Le risque de rupture de barrage à Saint-Étienne


Qu'est-ce qu'une rupture de barrage ?

C'est une destruction partielle ou totale d'un ouvrage de retenue d'eau, qui peut engendrer une vague de submersion à l'aval de son implantation.
 

Quels risques à Saint-Étienne ?

Trois barrages représentent un risque pour Saint-Étienne :
• Le barrage du Gouffre d'Enfer
• Le barrage du Pas-du-Riot
• Le barrage de Lavalette

On entend ici par barrage, un ouvrage artificiel établi en travers du lit d'un cours d'eau pour bloquer les écoulements.
Il peut servir, entre autre, à :
• Alimenter en eau potable: Le barrage du Pas-du-Riot et le barrage de Lavalette.
• Produire de l'électricité: Le barrage de Lavalette.
• Réguler les débits : Le barrage du Gouffre d'Enfer est retardateur de crue. Le Pas-du-Riot assure aussi le maintien d'un  minimum d’eau en période de sécheresse.

Deux barrages sont situés sur le Furan, en amont de Saint-Étienne : les barrages du Gouffre d'Enfer et du Pas-du-Riot. Leur rupture aurait un impact sur la majeure partie de l’agglomération urbaine stéphanoise.

Le Gouffre d’Enfer, situé sur le secteur de Rochetaillée, a été mis en service en 1870. Son mur a une hauteur de 52m et sa capacité de stockage est d'environ 1 million de m3. Propriété de l'État, il est maintenu à son niveau le plus bas depuis 2003 pour servir de retardateur de crue.

Le Pas-du-Riot a été mis en service en 1878. Il mesure plus de 30m de haut et sa capacité est d'environ 1 million de m3. Situé en amont du barrage du Gouffre d'Enfer, il alimente en eau potable l’agglomération stéphanoise. Il est la propriété de la Ville de Saint-Étienne.
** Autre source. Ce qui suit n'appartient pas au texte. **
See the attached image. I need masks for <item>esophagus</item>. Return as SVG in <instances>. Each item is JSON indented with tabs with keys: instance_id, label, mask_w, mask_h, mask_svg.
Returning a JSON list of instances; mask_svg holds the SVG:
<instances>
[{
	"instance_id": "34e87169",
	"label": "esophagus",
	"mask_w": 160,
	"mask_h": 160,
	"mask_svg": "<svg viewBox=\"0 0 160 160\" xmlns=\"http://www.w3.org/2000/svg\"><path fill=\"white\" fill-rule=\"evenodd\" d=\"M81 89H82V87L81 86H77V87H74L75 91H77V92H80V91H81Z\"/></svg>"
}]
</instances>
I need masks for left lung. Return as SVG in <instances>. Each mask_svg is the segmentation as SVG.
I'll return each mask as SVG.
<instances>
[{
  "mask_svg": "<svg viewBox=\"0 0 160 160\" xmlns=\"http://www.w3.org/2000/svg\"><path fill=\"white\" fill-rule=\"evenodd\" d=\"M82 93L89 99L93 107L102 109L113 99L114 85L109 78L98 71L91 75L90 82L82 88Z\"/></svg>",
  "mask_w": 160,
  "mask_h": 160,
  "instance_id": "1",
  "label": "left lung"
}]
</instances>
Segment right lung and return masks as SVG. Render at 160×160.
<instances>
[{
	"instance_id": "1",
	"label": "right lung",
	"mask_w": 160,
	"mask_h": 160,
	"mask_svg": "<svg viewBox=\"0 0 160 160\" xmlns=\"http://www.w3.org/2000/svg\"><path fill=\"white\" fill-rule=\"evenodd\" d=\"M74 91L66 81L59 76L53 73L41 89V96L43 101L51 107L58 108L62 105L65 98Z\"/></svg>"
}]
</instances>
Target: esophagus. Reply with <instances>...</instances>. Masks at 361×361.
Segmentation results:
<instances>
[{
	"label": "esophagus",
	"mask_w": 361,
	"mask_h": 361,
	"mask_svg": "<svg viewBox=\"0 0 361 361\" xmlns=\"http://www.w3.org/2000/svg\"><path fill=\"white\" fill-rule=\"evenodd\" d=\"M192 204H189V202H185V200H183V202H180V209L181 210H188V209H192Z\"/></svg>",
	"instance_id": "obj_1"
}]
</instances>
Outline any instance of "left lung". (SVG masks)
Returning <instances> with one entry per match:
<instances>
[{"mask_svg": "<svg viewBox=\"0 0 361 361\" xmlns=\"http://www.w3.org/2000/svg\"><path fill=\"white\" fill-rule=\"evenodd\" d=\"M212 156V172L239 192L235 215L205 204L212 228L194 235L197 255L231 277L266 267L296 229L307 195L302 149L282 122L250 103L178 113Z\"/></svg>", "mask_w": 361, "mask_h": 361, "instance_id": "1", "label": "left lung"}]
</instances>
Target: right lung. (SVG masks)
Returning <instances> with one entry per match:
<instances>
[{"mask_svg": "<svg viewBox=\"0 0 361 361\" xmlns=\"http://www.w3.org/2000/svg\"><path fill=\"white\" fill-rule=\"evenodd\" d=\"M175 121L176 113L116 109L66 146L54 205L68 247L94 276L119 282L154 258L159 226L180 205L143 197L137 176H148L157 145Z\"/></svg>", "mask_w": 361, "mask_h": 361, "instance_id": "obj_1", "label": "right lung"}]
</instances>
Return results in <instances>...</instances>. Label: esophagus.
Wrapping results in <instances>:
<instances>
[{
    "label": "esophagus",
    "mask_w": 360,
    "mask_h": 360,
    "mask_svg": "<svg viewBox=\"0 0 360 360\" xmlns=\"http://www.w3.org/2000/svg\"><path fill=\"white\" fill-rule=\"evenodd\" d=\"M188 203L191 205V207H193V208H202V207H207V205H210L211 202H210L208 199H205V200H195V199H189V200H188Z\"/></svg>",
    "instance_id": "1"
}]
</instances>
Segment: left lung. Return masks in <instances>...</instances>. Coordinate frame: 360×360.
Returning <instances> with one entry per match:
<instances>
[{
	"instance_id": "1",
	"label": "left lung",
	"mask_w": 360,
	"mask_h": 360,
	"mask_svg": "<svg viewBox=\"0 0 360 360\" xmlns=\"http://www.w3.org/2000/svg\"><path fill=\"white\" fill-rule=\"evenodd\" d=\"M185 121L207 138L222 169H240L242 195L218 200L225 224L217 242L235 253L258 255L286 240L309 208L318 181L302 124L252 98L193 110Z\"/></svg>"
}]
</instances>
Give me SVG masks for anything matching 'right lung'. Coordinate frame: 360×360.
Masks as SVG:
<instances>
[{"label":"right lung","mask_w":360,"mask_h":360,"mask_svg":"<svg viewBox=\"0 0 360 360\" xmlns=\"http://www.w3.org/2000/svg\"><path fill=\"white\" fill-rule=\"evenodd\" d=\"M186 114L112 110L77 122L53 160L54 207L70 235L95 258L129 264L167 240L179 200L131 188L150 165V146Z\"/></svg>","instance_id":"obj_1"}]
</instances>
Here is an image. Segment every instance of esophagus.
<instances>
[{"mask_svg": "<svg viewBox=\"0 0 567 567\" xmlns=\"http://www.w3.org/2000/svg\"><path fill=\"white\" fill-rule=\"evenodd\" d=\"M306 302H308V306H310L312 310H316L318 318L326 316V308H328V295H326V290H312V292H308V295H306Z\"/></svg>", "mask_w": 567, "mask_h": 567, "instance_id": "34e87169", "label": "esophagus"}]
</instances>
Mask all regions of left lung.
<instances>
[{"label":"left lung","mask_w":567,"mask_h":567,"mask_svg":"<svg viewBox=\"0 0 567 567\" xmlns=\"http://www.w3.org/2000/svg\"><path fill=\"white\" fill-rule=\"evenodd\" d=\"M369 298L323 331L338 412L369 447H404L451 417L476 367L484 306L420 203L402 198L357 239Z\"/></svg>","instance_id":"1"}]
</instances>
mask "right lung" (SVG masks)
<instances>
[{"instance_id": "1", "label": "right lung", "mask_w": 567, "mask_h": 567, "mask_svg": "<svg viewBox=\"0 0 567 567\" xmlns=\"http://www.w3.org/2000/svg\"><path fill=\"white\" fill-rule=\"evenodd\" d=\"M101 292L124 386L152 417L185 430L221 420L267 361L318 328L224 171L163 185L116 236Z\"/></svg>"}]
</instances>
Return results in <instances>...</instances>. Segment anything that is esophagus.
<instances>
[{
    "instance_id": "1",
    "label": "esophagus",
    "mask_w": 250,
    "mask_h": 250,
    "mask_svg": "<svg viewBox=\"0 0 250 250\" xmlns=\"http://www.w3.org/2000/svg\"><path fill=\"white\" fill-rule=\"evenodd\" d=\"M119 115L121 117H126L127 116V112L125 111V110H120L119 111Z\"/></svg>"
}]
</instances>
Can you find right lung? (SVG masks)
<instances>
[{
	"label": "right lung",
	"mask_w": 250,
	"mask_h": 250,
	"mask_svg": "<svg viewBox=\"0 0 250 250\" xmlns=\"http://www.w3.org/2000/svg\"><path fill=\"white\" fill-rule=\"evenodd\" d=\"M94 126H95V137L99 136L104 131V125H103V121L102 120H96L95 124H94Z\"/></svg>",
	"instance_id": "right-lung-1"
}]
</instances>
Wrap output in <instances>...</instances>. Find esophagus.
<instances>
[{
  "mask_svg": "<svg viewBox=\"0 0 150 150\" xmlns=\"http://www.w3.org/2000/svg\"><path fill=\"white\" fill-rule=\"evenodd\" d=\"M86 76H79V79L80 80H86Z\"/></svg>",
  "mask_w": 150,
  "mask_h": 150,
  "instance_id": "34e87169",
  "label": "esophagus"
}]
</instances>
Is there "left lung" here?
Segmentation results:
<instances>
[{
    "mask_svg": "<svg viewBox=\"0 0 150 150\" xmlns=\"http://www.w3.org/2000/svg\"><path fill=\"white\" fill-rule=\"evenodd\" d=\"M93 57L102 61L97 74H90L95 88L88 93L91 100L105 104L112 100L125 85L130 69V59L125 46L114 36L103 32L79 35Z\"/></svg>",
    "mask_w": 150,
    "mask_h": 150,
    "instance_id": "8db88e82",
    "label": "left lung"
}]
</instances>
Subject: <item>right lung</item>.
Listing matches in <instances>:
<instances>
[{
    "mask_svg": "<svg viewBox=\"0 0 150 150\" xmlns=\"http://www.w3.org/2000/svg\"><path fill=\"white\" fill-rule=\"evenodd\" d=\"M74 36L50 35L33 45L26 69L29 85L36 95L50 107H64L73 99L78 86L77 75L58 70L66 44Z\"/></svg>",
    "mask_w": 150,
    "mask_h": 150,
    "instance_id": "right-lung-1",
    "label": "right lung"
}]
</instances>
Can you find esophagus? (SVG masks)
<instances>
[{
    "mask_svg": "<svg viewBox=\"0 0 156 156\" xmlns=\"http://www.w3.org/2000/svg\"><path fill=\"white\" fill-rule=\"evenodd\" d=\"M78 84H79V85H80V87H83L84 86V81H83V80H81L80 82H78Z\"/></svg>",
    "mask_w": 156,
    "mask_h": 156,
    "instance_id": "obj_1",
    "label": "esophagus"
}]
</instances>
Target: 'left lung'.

Un autre barrage peut représenter un risque, mais pas pour les habitants de Saint-Étienne.
Propriété de la Ville de Saint-Étienne et situé en Haute-Loire sur le Lignon (du Velay), le barrage de Lavalette assure l’approvisionnement en eau potable de l'agglomération stéphanoise. Ce barrage a été mis en service en 1914. Sa capacité de stockage est de 41 millions de m3. Il est classé « Grand barrage ».
Le site de la base nautique de Saint-Victor-Sur-Loire, est la seule partie du territoire de la Ville de Saint-Étienne susceptible d’être touchée (inondée) par la rupture du barrage de Lavalette.

Les ruptures de barrage sont rarissimes de nos jours.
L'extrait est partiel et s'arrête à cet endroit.